BEGIN Selected passage
HUMOR AND TRANSLATION

LIES

By Mark Herman

An old joke goes, “How can you tell when [insert your favorite despised group here] are lying?” Answer: “Their lips are moving.”

However, most people cannot tell. According to the article “Lies and Linguistics– Machine Learning Gets Closer to the Truth,” published in the Spring 2015 issue of Columbia Engineering magazine, the ability of most people to detect lies is worse than that achievable by blind guessing. Verbal and psychological cues, such as raising or lowering speech pitch and amplitude and looking directly (or not) at a conversational partner, simply do not communicate much to the average listener, regardless or what he or she may believe. Polygraph machines, which measure such things as heart rate and sweating, are also not very reliable. But verbal cues, it turns out, can be reliable, or at least more reliable, provided the resulting speech waveforms are analyzed not by a human but by a digital computer. Because different pitches and amplitudes signify different things in different languages, different programming is required to determine lies in different languages.

American English is the language first tackled by Julia Hirschberg, a professor of computer science at Columbia University, and her colleagues. Some interesting findings are that differences in deceptive behavior exist within a single culture, and that the ability to detect deception correlates highly with the ability to deceive. This means that criminals are better detectors of lies than honest folk. However, people who are more open to experience and more agreeable are also better able to detect lying. So, the most easily duped are closed-minded disagreeable people who believe they are sticklers for the truth. There may be a political lesson here.

Hirschberg and her associates have made a large collection of recorded deceptive/non-deceptive speech available for research. More research is obviously needed, since the best that computers can do now is to detect lies in American English with 70% accuracy.

Lying can be a problem for translators and interpreters. What, if anything, should they do if they discover what they believe to be a lie in a purportedly truthful document or statement? There is no simple answer to this.
END Selected passage
BEGIN Data section
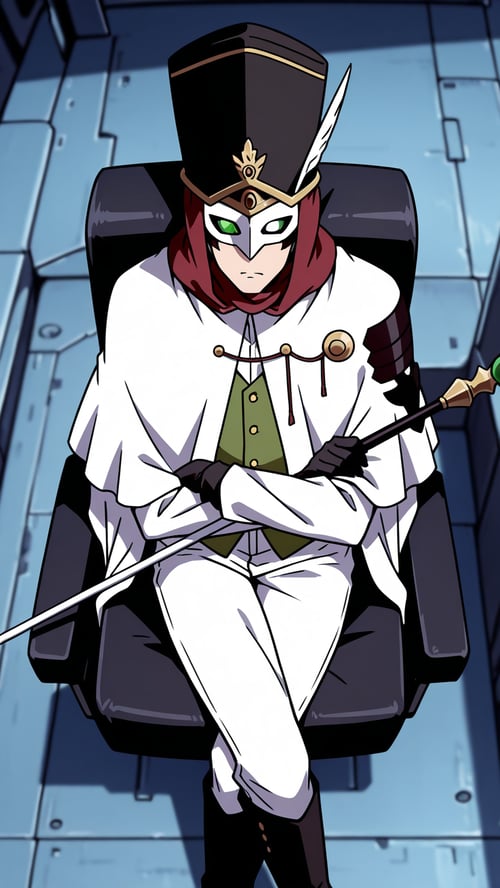Vampire Noble - Seraph Of The End by bfai on Tensor.Art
END Data section
■ Your tasks:
**A.** Retype the piece on lies, from "Hirschberg and her" to "answer to this.".
**B.** According to the piece on lies, how accurately can computers currently detect lies in American English?

■ Results of the exercise:
**A.**
Hirschberg and her associates have made a large collection of recorded deceptive/non-deceptive speech available for research. More research is obviously needed, since the best that computers can do now is to detect lies in American English with 70% accuracy.

Lying can be a problem for translators and interpreters. What, if anything, should they do if they discover what they believe to be a lie in a purportedly truthful document or statement? There is no simple answer to this.

**B.** With 70% accuracy.